**Work to do**. Please extend the essay below about bicycling to the office with an open umbrella, picking up right after its final sentence.

**Text extract**.
****************************************
Just Me and My – Umbrella-Cycle

By Lynn Ingram

It turns out that singing the multi-syllabic “Supercalifragilisticexpialidocious” without missing a beat may not have been Mary Poppins’s most impressive talent.

And while analyzing Ms. Poppins’s abilities, not to mention emulating them, has never been at the top of my to-do list (or even on my to-do list, for that matter), I have lately had an opportunity to do a bit of both.

Remember that bicycle-riding she did while holding that umbrella?

While wearing a dress?

Ah, yes. Of course you do.

The distance from my home to my office is a mere six blocks. One of the great blessings of my life is that this allows me a peaceful walk through a lovely historic district of elegant old homes surrounded by graceful magnolias and oaks and rainbows of flower beds. This accomplishes a couple of things: One, it clears my head and reminds me of all the beauty my world contains. Two, I get some much-needed exercise, which I fervently hope will help to remove some of these excess pounds that have attached themselves to my body with absolutely no invitation from me. Clearly, they belong to someone else and were erroneously rerouted to my mid-section, and I am doing my absolute best to give them an unequivocal message of “return to sender.”

My exercise program is three-pronged, with the aforementioned walk, or such amblings, constituting Prong One. Prong Two is the swimming I do most days at my local YMCA. This allows me to feel young and lithe and fit, as long as I avoid the mirrors in the bathroom. When I finally got around to getting the tires inflated, I added the third exercise prong: riding my bicycle. Shortly thereafter, I figured out how to navigate my city streets safely enough to ride my bike to my office. And, with uncharacteristic grace, I sorted out how to mount and dismount that bicycle, while wearing a skirt, without exposing anything that should remain unexposed. In addition to providing exercise, riding the bike to the office solves a couple of problems for me: When it’s really hot outside, riding the bike is ever so much cooler than walking, because the movement of riding generates a pleasant breeze. When I’m pressed for time, riding the bike gets me to the office in about half the time it takes to walk.

It’s that second condition that was in play on Thursday. Where had the time gone? A mere hour before my first client was scheduled, I was certain that I was going to enjoy a leisurely walk to the office. Clearly, there is a black hole in my house where minutes dive in and disappear, because suddenly, I had only ten minutes before that appointment. Out the door I dashed with my bike, only to discover that it was raining. Oh, well, I thought, I was going to learn how to do this sooner or later, so I popped back inside for my umbrella, mounted the bike, holding my open umbrella in my right hand, and off I went.
****************************************
**Supplied material**.
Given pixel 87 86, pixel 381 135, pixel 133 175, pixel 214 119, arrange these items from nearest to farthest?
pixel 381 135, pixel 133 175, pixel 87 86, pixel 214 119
****************************************
**Task response**.
Not yet being entirely brain-dead, I experienced a tiny bit of trepidation about biking with umbrella in hand. Still, the first couple of blocks of the ride went so smoothly that I detected a smidgen of self-satisfaction at my ability to manage both bike and umbrella. Hey, not every middle-aged woman is out blazing such new trails, right?

And then I came to a red light. I had forgotten about brakes. Brakes that typically require both hands. Clearly, I had a problem. Or did I? I didn’t know what would happen if I only used the left-hand brake, because I’d never before needed to find out. So I slowly and carefully squeezed the left brake handle. As I did, I realized that this was going to be a very bad idea, because my bike was going to skid. Okay, I thought, that’s why there are brake handles on both sides, because you need to use them both at the same time. (I may need to revisit the earlier assessment of the level of my brain-deaded-ness.)

There was nothing for it but for me to put my right hand on the right brake handle at the same time that I put my left hand on the left brake handle. If you’re visualizing here, you are correct in noting that, yes, that would be the right hand that was holding the umbrella. So when I put my right hand on the right brake handle, the result was that the umbrella handle moved from a vertical position to a horizontal position, placing the umbrella itself in front of my face. There are two things wrong with this: One, as the umbrella is no longer over my head, I am now getting wet, and two, I can’t see, because the umbrella is blocking my view.

But I am stopped, all right. I’m just not entirely sure where I am stopped. Fortunately, there’s not a lot of traffic, and I am indeed stopped short of the roadway. I’m also now feeling pretty flustered. I’m wet, I’m running late, I didn’t think ahead about this brake problem, and I have four more blocks to go. Please, God, let there be green lights.

Fat chance.

At the next red light, I thought maybe I could hold the umbrella handle horizontally with the umbrella itself sort of behind me. It was a clumsy maneuver and it sort of worked, until that lovely breeze I mentioned that is created by the bicycle’s movement inverted the umbrella. This required me to stop altogether, put my feet on the ground, and restore the umbrella to its proper umbrella-like shape.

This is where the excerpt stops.